Aufgabe 1
Nenne in der Reihenfolge ihres ersten Auftretens alle Institutionen, die der Artikel über Merkels Podcast erwähnt.
Aufgabe 2
Führe den Artikel über Merkels Podcast im Anschluss an seinen letzten Satz um einige Absätze weiter.

Extrahierter Text
++++++
Berlin. Die Landesmedienanstalten prüfen, ob der Podcast von Merkel unter die Rubrik Rundfunk fällt. Experten sind sich in der Frage uneins.

Bisher ist es nicht mehr als ein Verdacht, aber einer, der es in sich hat: Im Berliner Regierungsviertel soll ein Piratensender sein Unwesen treiben. Er funkt nicht aus irgendeiner Dachstube, sondern aus dem Bundeskanzleramt. Betrieben wird der zweifelhafte Kanal ganz offiziell von der Bundesregierung.

Konkret geht es um den Podcast der Bundeskanzlerin und hierbei insbesondere um die Sendung „Live aus dem Kanzleramt“. Aufgeschreckt von Recherchen des Online-Portals Buzzfeed prüft nun die Kommission für Zulassung und Aufsicht der Landesmedienanstalten (ZAK), ob es sich bei dem Angebot von Angela Merkel um Rundfunk handelt. Das bestätigt auf Anfrage der stellvertretende ZAK-Vorsitzende Thomas Fuchs, der auch Direktor der Medienanstalt Hamburg Schleswig-Holstein ist.
++++++
Gegebene Daten
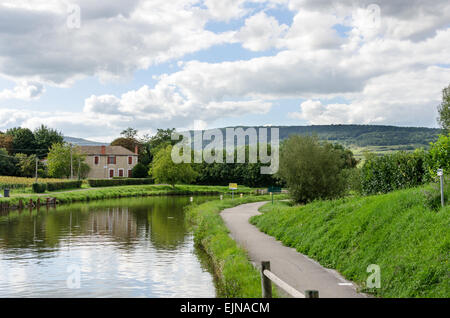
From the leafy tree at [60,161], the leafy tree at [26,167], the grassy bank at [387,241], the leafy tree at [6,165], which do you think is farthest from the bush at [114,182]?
the grassy bank at [387,241]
++++++
Erwartete Antwort 1
Landesmedienanstalten, Bundeskanzleramt, Bundesregierung, Buzzfeed, Kommission für Zulassung und Aufsicht der Landesmedienanstalten (ZAK), Medienanstalt Hamburg Schleswig-Holstein

Erwartete Antwort 2
Preis von 750 Euro pro Sendeminute

Buzzfeed hatte nicht nur herausgefunden, dass der Podcast im Auftrag der Kanzlerin von 2006 bis 2017 zum stolzen Preis von 750 Euro pro Sendeminute von einer Firma produziert wurde, die dem Unternehmensberater Roland Berger und dem Schwiegersohn des ehemaligen bayerischen Ministerpräsidenten Edmund Stoiber gehören soll.

Das Portal hatte auch die Frage aufgeworfen, ob es sich bei dem Angebot um Rundfunk handelt. Zwei Experten, die es dazu befragte, waren uneins. Die ehemalige ZDF-Justiziarin Caroline Volkmann hält „Live aus dem Kanzleramt“ für Rundfunk, der Staats-, Verwaltungs- und Medienrechtler Hubertus Gersdorf sieht das nicht so.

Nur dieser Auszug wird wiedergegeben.